OpenAI has messed with the wrong mega-popular parenting forum

    Think of any topic vaguely related to raising children, and there’s probably a post about it on Mumsnet, the long-running, hugely popular, controversial parenting forum for mothers in the UK. Over its two-decade history, Mumsnet has amassed an archive of over six billion words written by its highly engaged user base, on topics ranging from dirty nappies to lazy husbands. (Not to mention an insane rant about dolphins.)

    This spring, after Mumsnet discovered that AI companies were scraping its data, the company decided to strike licensing deals with some of the industry’s major players, including OpenAI, which initially expressed willingness to explore a deal after Mumsnet first reached out. After talks with OpenAI failed, Mumsnet announced in July that it would be taking legal action.

    According to Mumsnet, during those initial conversations, a strategic partner of OpenAI told the company that datasets of more than 1 billion words would be of interest to the AI ​​giant. Mumsnet executives were enthusiastic. “We spent quite a bit of time with them in a back-and-forth conversation,” Justine Roberts, founder and CEO of Mumsnet, tells WIRED. “We had to sign a bunch of non-disclosure agreements, and they wanted a lot of information from us.”
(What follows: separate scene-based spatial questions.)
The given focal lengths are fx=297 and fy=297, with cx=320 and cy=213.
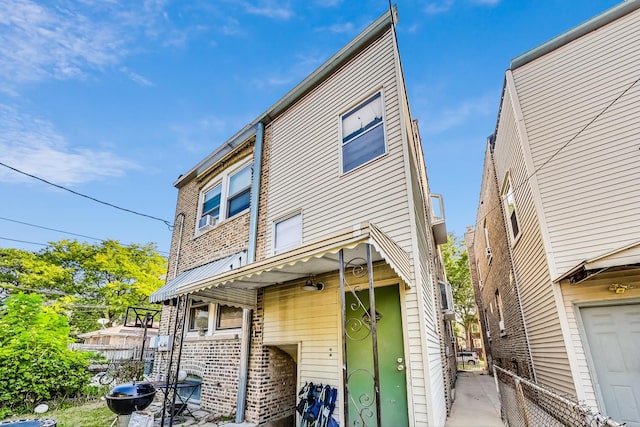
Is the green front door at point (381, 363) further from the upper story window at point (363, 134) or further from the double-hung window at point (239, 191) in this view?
the double-hung window at point (239, 191)

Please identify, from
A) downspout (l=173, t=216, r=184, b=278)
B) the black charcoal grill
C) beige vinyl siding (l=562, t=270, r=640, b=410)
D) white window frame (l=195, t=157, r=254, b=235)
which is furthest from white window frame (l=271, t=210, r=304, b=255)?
beige vinyl siding (l=562, t=270, r=640, b=410)

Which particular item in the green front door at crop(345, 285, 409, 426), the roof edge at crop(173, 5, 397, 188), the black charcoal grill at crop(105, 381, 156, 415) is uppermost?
the roof edge at crop(173, 5, 397, 188)

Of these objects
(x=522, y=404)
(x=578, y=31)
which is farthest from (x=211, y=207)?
(x=578, y=31)

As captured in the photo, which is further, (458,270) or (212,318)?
(458,270)

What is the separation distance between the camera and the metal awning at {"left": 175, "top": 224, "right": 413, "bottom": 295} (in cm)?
341

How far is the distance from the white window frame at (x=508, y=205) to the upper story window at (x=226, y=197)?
763 cm

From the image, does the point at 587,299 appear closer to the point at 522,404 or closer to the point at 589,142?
the point at 522,404

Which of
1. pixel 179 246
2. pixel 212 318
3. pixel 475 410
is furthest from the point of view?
pixel 179 246

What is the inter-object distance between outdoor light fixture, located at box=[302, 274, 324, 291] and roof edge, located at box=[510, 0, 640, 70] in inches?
295

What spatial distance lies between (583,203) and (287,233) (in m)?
6.19

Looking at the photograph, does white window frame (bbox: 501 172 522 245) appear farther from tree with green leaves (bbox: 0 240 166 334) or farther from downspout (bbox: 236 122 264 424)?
tree with green leaves (bbox: 0 240 166 334)

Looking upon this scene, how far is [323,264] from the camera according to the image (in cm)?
485

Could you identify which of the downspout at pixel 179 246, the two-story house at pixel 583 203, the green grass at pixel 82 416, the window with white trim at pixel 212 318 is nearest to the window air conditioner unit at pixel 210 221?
the downspout at pixel 179 246

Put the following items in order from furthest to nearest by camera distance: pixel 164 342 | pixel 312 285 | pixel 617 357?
pixel 164 342, pixel 312 285, pixel 617 357
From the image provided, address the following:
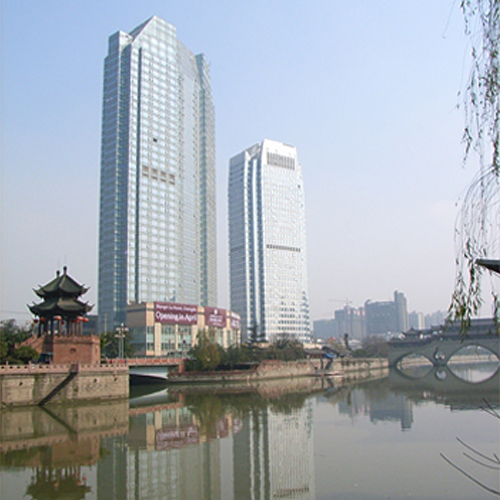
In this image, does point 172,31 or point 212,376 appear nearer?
point 212,376

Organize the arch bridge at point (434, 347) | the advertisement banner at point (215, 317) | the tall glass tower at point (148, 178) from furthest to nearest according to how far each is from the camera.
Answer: the tall glass tower at point (148, 178) → the advertisement banner at point (215, 317) → the arch bridge at point (434, 347)

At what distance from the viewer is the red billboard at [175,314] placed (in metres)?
81.2

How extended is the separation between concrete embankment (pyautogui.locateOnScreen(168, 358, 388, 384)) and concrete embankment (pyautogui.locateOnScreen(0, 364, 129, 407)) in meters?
19.9

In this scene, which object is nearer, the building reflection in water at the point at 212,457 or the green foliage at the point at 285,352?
the building reflection in water at the point at 212,457

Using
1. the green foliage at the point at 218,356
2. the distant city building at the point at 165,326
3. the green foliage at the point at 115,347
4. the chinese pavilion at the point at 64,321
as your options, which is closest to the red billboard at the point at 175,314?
the distant city building at the point at 165,326

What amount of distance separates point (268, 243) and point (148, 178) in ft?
193

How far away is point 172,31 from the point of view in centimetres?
10431

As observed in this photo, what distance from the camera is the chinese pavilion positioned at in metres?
45.2

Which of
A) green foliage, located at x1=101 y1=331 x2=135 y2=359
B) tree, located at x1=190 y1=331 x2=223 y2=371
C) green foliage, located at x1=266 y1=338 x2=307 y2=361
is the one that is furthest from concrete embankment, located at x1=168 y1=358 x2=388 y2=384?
green foliage, located at x1=101 y1=331 x2=135 y2=359

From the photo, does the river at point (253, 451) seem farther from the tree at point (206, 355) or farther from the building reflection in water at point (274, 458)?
the tree at point (206, 355)

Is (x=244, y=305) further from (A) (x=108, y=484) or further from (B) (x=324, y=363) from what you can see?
(A) (x=108, y=484)

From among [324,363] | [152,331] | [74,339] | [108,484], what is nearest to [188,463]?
[108,484]

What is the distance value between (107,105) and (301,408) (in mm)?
73165

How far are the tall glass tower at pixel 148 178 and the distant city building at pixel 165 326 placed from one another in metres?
6.45
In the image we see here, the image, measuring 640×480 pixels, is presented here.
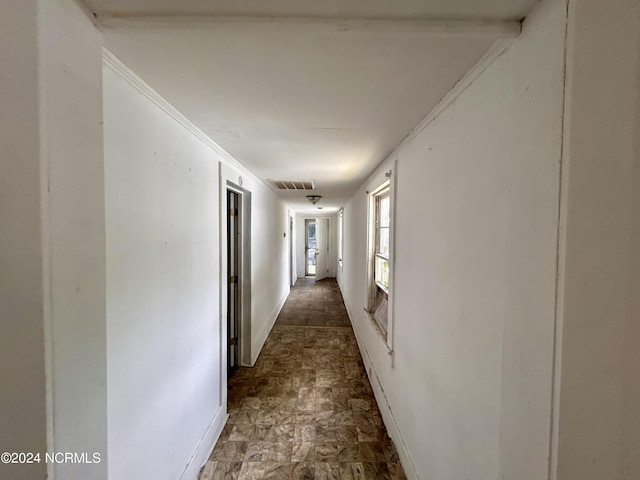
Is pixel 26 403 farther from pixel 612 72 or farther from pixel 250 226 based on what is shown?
pixel 250 226

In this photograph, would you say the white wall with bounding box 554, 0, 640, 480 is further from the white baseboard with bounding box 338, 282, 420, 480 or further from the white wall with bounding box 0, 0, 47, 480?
the white baseboard with bounding box 338, 282, 420, 480

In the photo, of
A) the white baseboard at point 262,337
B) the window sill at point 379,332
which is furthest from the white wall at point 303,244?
the window sill at point 379,332

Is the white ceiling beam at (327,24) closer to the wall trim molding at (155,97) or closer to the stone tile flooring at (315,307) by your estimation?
the wall trim molding at (155,97)

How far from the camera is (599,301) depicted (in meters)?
0.54

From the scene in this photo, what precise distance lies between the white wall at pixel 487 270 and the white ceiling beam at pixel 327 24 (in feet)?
0.38

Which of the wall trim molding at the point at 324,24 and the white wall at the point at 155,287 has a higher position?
the wall trim molding at the point at 324,24

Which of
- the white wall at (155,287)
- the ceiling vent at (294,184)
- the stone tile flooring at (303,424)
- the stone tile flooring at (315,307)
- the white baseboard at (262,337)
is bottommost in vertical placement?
the stone tile flooring at (315,307)

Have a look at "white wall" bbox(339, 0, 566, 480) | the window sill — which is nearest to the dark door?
the window sill

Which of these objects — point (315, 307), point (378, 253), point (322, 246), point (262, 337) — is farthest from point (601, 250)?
point (322, 246)

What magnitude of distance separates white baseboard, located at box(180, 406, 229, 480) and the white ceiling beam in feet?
7.13

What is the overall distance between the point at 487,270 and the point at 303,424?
2.10 metres

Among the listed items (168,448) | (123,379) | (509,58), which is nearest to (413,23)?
(509,58)

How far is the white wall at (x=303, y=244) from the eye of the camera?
9281mm

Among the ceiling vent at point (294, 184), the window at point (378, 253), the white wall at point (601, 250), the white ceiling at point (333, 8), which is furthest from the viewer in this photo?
the ceiling vent at point (294, 184)
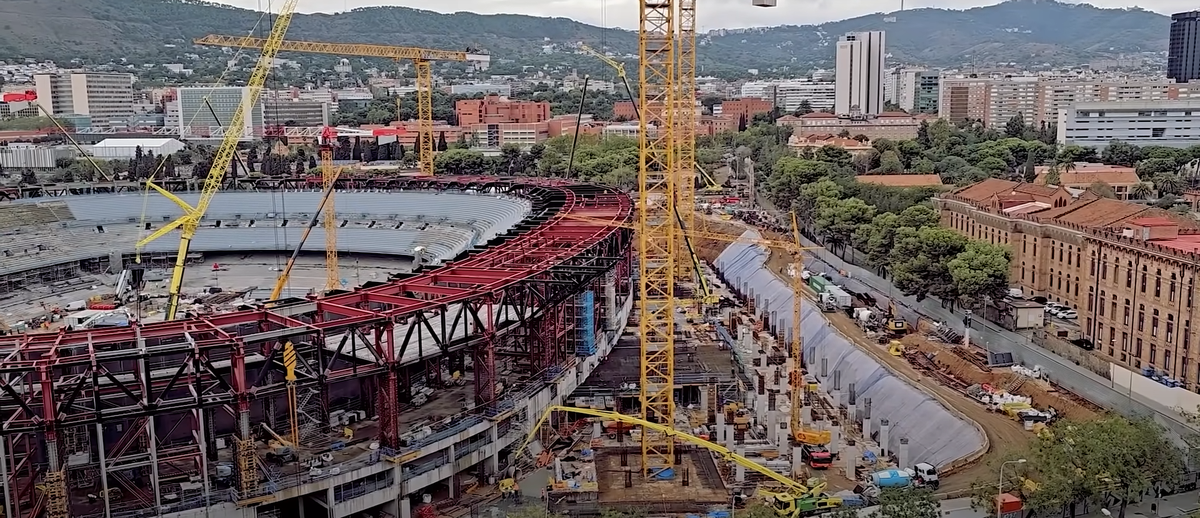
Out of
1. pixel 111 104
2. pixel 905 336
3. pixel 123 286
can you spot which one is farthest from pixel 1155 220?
pixel 111 104

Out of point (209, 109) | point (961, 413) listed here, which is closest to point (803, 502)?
point (961, 413)

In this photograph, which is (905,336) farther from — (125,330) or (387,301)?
(125,330)

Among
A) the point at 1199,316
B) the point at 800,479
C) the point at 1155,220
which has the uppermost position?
the point at 1155,220

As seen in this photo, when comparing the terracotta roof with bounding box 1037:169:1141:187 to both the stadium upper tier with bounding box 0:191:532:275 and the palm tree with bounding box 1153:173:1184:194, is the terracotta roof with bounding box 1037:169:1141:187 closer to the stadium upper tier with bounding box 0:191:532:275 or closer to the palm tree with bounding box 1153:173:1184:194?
the palm tree with bounding box 1153:173:1184:194

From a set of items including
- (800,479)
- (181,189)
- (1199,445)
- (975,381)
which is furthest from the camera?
(181,189)

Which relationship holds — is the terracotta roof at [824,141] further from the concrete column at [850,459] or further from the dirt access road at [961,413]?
the concrete column at [850,459]

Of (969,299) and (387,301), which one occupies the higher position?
(387,301)
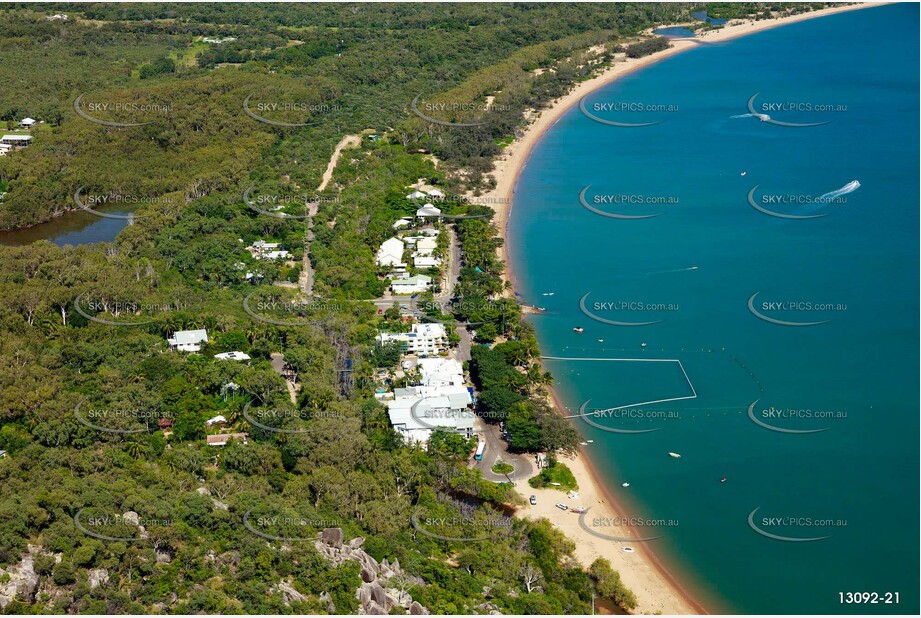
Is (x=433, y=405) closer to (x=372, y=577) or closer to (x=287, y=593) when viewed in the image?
(x=372, y=577)

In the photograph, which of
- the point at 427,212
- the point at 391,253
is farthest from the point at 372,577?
the point at 427,212

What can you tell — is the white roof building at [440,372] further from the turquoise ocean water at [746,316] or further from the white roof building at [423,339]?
the turquoise ocean water at [746,316]

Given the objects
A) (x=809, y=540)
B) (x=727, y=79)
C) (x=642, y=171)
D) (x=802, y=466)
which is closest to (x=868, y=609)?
(x=809, y=540)

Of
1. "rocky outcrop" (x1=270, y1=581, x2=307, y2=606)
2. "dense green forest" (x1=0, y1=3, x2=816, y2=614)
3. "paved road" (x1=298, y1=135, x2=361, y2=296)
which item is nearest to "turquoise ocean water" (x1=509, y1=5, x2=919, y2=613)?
"dense green forest" (x1=0, y1=3, x2=816, y2=614)

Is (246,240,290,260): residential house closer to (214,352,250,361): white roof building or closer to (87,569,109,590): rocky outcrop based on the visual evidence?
(214,352,250,361): white roof building

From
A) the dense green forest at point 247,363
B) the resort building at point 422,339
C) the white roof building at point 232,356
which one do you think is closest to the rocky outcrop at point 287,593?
the dense green forest at point 247,363

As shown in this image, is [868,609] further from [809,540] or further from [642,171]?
[642,171]
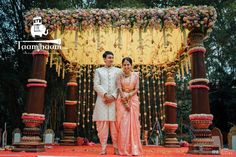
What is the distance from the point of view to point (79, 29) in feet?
18.9

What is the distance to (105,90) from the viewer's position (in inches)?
196

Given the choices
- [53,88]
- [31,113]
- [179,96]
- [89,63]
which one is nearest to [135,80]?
[31,113]

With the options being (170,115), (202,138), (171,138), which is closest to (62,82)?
(170,115)

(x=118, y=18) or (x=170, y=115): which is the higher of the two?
(x=118, y=18)

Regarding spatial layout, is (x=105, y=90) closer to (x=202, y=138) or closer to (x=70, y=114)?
(x=202, y=138)

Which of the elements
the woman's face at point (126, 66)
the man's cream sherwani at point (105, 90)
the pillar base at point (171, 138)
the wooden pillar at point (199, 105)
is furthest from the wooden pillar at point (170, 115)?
the woman's face at point (126, 66)

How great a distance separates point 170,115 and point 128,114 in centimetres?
329

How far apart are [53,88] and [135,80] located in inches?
233

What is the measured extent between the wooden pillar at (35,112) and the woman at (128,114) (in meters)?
1.53

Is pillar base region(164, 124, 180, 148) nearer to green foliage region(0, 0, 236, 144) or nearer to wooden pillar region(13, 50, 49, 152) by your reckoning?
wooden pillar region(13, 50, 49, 152)

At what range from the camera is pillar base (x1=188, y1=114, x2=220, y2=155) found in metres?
5.14

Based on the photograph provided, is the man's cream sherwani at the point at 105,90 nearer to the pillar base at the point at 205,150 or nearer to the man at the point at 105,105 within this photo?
the man at the point at 105,105

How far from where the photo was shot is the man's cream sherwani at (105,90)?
491 centimetres

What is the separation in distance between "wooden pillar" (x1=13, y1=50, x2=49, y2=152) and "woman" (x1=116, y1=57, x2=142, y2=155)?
1.53 meters
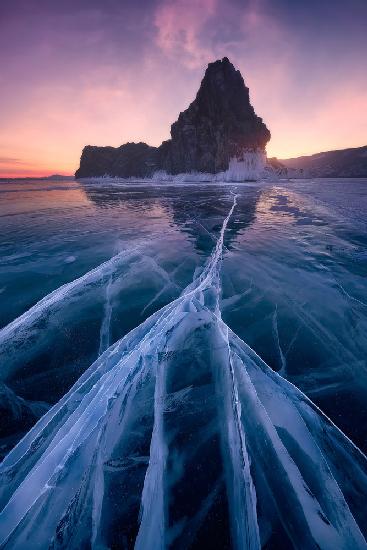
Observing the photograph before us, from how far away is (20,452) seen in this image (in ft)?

    However, more than a month later, OpenAI told Mumsnet that the company was no longer interested in a partnership, according to an email exchange reviewed by WIRED. When asked why, the OpenAI employee characterized Mumsnet’s 6 billion-word dataset as too small to warrant a licensing deal, Roberts said. They also noted that OpenAI was primarily interested in large datasets that the public can’t yet access online, and that it wanted datasets that captured a broad range of human experiences.

    This sentiment was echoed by the company when WIRED asked for comment. “We seek partnerships on large-scale datasets that reflect human society, and do not seek partnerships solely on publicly available information,” said Kayla Wood, a spokesperson for OpenAI. “We support publisher and creator choice, provide ways for them to express their preferences about how their sites and content interact with AI in search results, and train generative AI foundational models.”

    Roberts says she was “annoyed” by the development. She recalls that OpenAI initially seemed interested in Mumsnet mainly because of the platform’s predominantly female-authored content. “It’s very high-quality conversation data,” she says. “It’s 90 percent female conversation, which is quite unusual.”

    OpenAI has signed a number of data licensing agreements with media outlets and platforms over the past year, including agreements with Vox Media, the Atlantic OceanAxel Springer, Time and WIRED parent company Condé Nast, as well as platforms full of user-generated content like Reddit. (Automattic, the owner of WordPress.com and Tumblr, was also reportedly in licensing talks earlier this year.) Because the details of those deals were not disclosed, it’s not clear how large their respective bodies are.

    When WIRED asked about the size of the datasets it would consider for commercial licensing, OpenAI declined to share that information. But spokesperson Kayla Wood stressed that the company’s partnerships with publishers “are focused on displaying their content in our products and driving traffic to them.”